Memoirs of the Bright Side of the Moon
Author | : Ginger Gilmour |
Publisher | : |
Total Pages | : 635 |
Release | : 2015 |
ISBN-10 | : 0993302300 |
ISBN-13 | : 9780993302305 |
Rating | : 4/5 (00 Downloads) |
Read and Download All BOOK in PDF
Download Memoirs Of The Bright Side Of The Moon full books in PDF, epub, and Kindle. Read online free Memoirs Of The Bright Side Of The Moon ebook anywhere anytime directly on your device.
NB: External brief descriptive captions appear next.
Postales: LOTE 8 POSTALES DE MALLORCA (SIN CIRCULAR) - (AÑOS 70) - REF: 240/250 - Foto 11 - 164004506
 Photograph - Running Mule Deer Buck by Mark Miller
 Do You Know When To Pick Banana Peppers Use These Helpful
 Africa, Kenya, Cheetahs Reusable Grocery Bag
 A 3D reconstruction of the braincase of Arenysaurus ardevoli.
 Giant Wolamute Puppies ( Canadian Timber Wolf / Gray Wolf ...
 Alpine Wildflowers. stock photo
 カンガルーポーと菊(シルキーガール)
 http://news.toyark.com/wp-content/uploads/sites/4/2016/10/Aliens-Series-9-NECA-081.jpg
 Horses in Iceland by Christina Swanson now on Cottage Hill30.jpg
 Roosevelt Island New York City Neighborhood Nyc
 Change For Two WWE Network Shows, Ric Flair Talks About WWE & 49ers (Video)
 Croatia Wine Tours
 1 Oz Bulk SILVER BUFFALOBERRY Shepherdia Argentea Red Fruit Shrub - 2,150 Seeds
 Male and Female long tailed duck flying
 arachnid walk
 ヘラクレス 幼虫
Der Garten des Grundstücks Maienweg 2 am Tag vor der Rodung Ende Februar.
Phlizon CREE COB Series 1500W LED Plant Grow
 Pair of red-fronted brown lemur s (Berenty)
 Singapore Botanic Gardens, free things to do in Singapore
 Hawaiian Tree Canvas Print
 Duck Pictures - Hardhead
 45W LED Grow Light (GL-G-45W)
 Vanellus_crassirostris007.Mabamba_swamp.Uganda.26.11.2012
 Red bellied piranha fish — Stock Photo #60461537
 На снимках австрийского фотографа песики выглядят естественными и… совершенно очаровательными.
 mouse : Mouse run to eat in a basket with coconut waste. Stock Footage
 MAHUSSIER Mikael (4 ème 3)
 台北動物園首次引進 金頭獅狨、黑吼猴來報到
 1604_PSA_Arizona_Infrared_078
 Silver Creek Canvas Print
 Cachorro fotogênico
Fast Download speed and no annoying ads.
Author | : Ginger Gilmour |
Publisher | : |
Total Pages | : 635 |
Release | : 2015 |
ISBN-10 | : 0993302300 |
ISBN-13 | : 9780993302305 |
Rating | : 4/5 (00 Downloads) |
Author | : Michael W. Clune |
Publisher | : Hazelden Publishing |
Total Pages | : 274 |
Release | : 2013-03-19 |
ISBN-10 | : 9781616492083 |
ISBN-13 | : 1616492082 |
Rating | : 4/5 (83 Downloads) |
White Out
Author | : Steven Erikson |
Publisher | : Macmillan |
Total Pages | : 945 |
Release | : 2006-08 |
ISBN-10 | : 9780765348807 |
ISBN-13 | : 0765348802 |
Rating | : 4/5 (07 Downloads) |
Fantasy-roman.
Author | : Linda Ronstadt |
Publisher | : Simon and Schuster |
Total Pages | : 256 |
Release | : 2014-09-02 |
ISBN-10 | : 9781451668735 |
ISBN-13 | : 1451668732 |
Rating | : 4/5 (35 Downloads) |
Includes discography (page 203-225) and index.
Author | : Siegfried Sassoon |
Publisher | : DigiCat |
Total Pages | : 220 |
Release | : 2022-08-16 |
ISBN-10 | : EAN:8596547195979 |
ISBN-13 | : |
Rating | : 4/5 (79 Downloads) |
DigiCat Publishing presents to you this special edition of "Memoirs of an Infantry Officer" by Siegfried Sassoon. DigiCat Publishing considers every written word to be a legacy of humankind. Every DigiCat book has been carefully reproduced for republishing in a new modern format. The books are available in print, as well as ebooks. DigiCat hopes you will treat this work with the acknowledgment and passion it deserves as a classic of world literature.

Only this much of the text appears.